■ **Task requirements**:
Does each statement below agree with the text on the Love and Loss sculpture? Answer yes or no for each, and quote the words from the text that decide it.
1. The "e" of the sculpture is currently being restored.
2. The two words of the sculpture intersect at the letter "l".
3. The writer finds writing about love sentimental.

■ **Source document**:
++++++

Love and Loss

The Olympic Sculpture Park has a sculpture of Love and Loss, the words intersecting at the letter “o”.  Part of the sculpture is a utilitarian bench, part is a painted tree, and part is missing.  The “e” is currently being restored, and the table where it  sits  has been vacant for at least a few months at this point.  The piece doesn’t look like it’s missing anything- it’s only when you start to try to piece out the words that the logic falls short.  The word cannot finish, it is caught mid-love, and we are left with loss.  But one day, maybe soon, the e will be put back onto the table and those who never knew it’s absence will notice nothing.

Is it too overbearing of a metaphor to have love caught mid-word, entangled with the complete loss? Writing about love feels sentimental to me, and yet it is something that is pervasive and ever-present and begs to be written about.  So I couch love in other terms, I examine small aspects and insert my own symbol-language to hide behind.

++++++

■ **Data segment**:
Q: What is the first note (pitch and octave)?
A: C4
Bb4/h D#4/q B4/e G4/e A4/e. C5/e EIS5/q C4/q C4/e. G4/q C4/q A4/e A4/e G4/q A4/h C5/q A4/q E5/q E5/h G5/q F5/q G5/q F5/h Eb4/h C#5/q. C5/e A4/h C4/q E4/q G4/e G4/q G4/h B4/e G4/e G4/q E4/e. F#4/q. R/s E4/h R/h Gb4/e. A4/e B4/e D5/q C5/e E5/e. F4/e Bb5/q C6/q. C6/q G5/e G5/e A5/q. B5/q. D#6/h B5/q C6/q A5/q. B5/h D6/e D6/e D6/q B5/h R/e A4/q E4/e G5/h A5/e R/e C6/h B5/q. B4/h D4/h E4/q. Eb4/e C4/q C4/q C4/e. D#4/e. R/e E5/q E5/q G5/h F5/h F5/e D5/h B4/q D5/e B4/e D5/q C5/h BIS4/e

++++++

■ **Task result**:
1. Yes: "The “e” is currently being restored"
2. No: "the words intersecting at the letter “o”"
3. Yes: "Writing about love feels sentimental to me"